Real Estate Leases: The Landlord's Point of View
In most areas of the country the landlord has nearly complete control of the terms of the lease when he rents real property, such as a house, apartment, or store. This has been the system for hundreds of years and this custom is very difficult to change. From the landlord's view this is the way it should be. The landlord has thousands of dollars invested in the property and he or she does not want to turn it over to a complete stranger without strong legal protection.
In some areas of the country, specifically in very expensive rental cities like Chicago and New York City, local governments have taken rights away from landlords and imposed rent controls and other similar laws. If you own property in an area subject to rent control, then you should check with the local rent control board for their latest rules and regulations and keep up with other legal developments. If you are ever unsure about a law, contact an attorney.
Bad Faith and Unconscionable Leases
In most areas of the country the landlord is free to set most of the lease terms unless they are outrageous or unconscionable. Courts will refuse to enforce agreements that are considered "shocking to the conscience,'' or made in bad faith. What exactly do those terms mean? It all depends upon the judge, jury, and facts of your case. There are few hard and fast rules you can follow.
From the landlord's point of view, the lease should be as strong as possible without being so restrictive that it is in danger of being held invalid by a court. Just what is too restrictive is a matter of state law. States differ greatly in what they allow, and what is legal in one state may be unconscionable in another.
One important clause to have in a lease is a severability clause. This is a clause that states that if one of the clauses in the lease is held to be illegal or unenforceable, then that will not affect the validity of the rest of the lease. Without a severability clause, it is possible to have an entire lease thrown out for one bad clause.
The Best Strategy
The best strategy for a landlord to use is to have a lease that is strong but fair, to screen tenants carefully, and to get as large a security deposit as possible.
Screening Tenant Application. You should use a tenant application that gives you enough information to decide if the tenant is a good risk and to find him or her if he or she leaves without fulfilling the terms of the lease. For screening the tenant, you should get rental addresses and landlord's names prior to the current address. To be able to track the tenant down later, you should get a driver's license, social security, and bank account numbers.
Note: You should not ask any questions about race, nationality, age, disabilities, or anything else that might be illegally discriminatory.
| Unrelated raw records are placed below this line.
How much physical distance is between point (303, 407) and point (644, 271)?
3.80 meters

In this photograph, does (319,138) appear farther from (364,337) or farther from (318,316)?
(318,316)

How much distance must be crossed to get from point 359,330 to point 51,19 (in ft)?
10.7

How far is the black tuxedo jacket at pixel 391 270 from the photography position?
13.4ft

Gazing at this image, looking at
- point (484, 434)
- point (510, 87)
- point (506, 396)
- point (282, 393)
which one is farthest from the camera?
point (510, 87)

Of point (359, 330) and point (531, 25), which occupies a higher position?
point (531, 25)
Credit Report. In some areas credit bureaus offer special rates on tenant credit reports. These can be as low as $10 or even $5. When weighed against the cost of an eviction or damage to the property, the cost is nominal. Some landlords avoid the cost altogether by charging a non-refundable application fee. To find a source of reports on tenants you should check online for "credit reports" or "credit bureaus." Or, call a local landlords' association or the manager of a large apartment complex.
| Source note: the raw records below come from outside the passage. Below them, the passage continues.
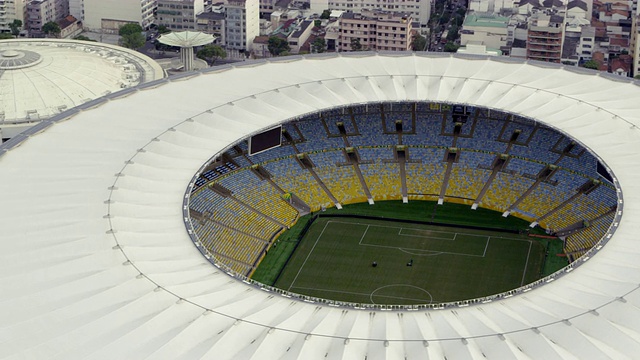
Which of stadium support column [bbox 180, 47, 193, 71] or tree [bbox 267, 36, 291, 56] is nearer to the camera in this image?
stadium support column [bbox 180, 47, 193, 71]

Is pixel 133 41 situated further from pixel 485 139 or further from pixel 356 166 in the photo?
pixel 485 139

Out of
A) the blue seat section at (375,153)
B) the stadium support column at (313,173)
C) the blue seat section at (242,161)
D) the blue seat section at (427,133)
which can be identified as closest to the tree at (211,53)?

Security. Most landlords know the difficulty of getting a large security deposit out of a tenant. With lower priced rentals you may find most tenants do not have money for a deposit and want to pay installments toward the deposit. In such cases you must use your own judgment. It may work out fine, or the tenant may fail to pay rent, damage the apartment, and use stalling tactics to stay in the place for months. Of course, there are many state laws controlling security deposits, so you should be sure to follow the rules for your state.
Other important things a landlord should have in a lease are as follows:
- prohibition on assignment or subleasing or have these be allowed only upon written permission by the landlord
- limit on the number of occupants and animals
- clear definition of and remedy for default
- right to access to the premises
Some states have laws spelling out the parties' rights in these areas, but it is also good to include them in the lease so that the law is clear to the tenant.
Parties to the Lease
Before drafting a lease, you should consider who will legally be the other party. If a couple is renting the unit, then you should get the signatures of both on the lease. This way you have the assets of both guaranteeing payment even if one of the tenants decides to live elsewhere prior to the end of the lease.
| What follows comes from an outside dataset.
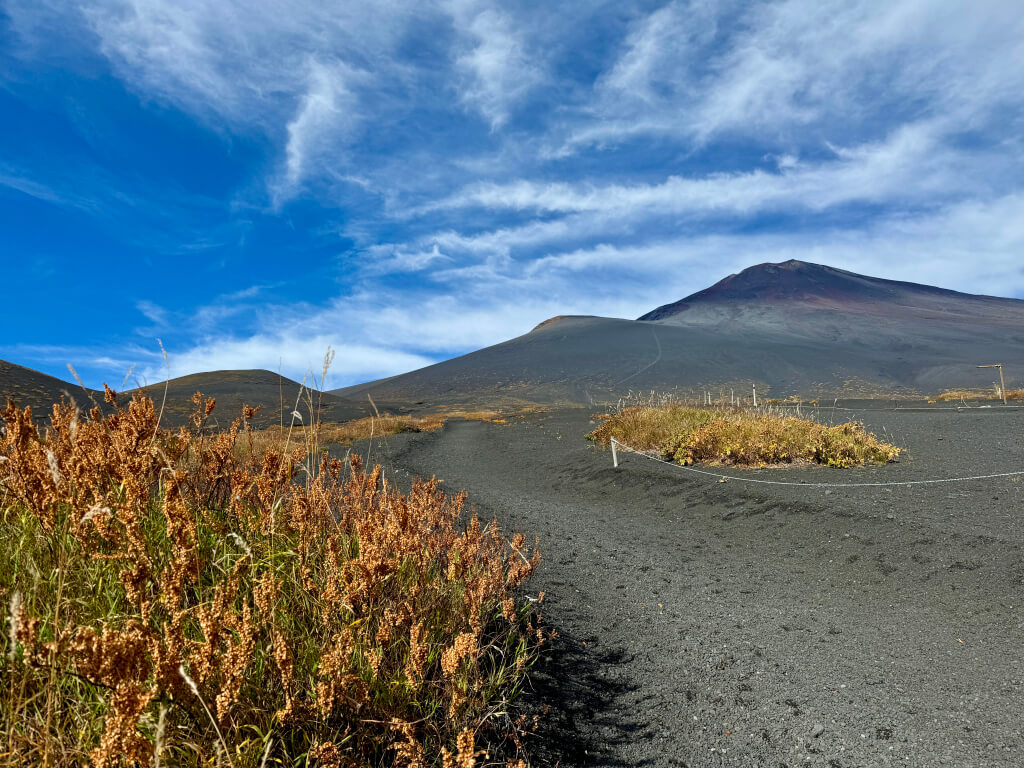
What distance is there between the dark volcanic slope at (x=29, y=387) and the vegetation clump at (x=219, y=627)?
108 ft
If you rent to a corporation, then you should get the personal guarantees of the officers or shareholders. Often a corporation will be a shell with few assets and will allow the principals to walk away from the lease without liability. If the market is soft (many vacant units), then you might consider accepting a corporation without personal guarantees if the alternative is to let the unit sit vacant. A large security deposit would make this situation even more acceptable.
Most tenants will expect to sign a landlord's lease and many may not question the terms. Occasionally a tenant might want to make a change in a lease or to offer his or her own lease. Whether a landlord should agree to either of these would depend upon how tight the rental market is and whether the differences are acceptable.
If a tenant took the trouble to prepare his or her own lease, it’s likely that it includes provisions more favorable to the tenant. Innocent-looking clauses may end up costing the landlord a bundle. From the landlord’s perspective, l it is better to let the tenant suggest changes to landlord’s lease.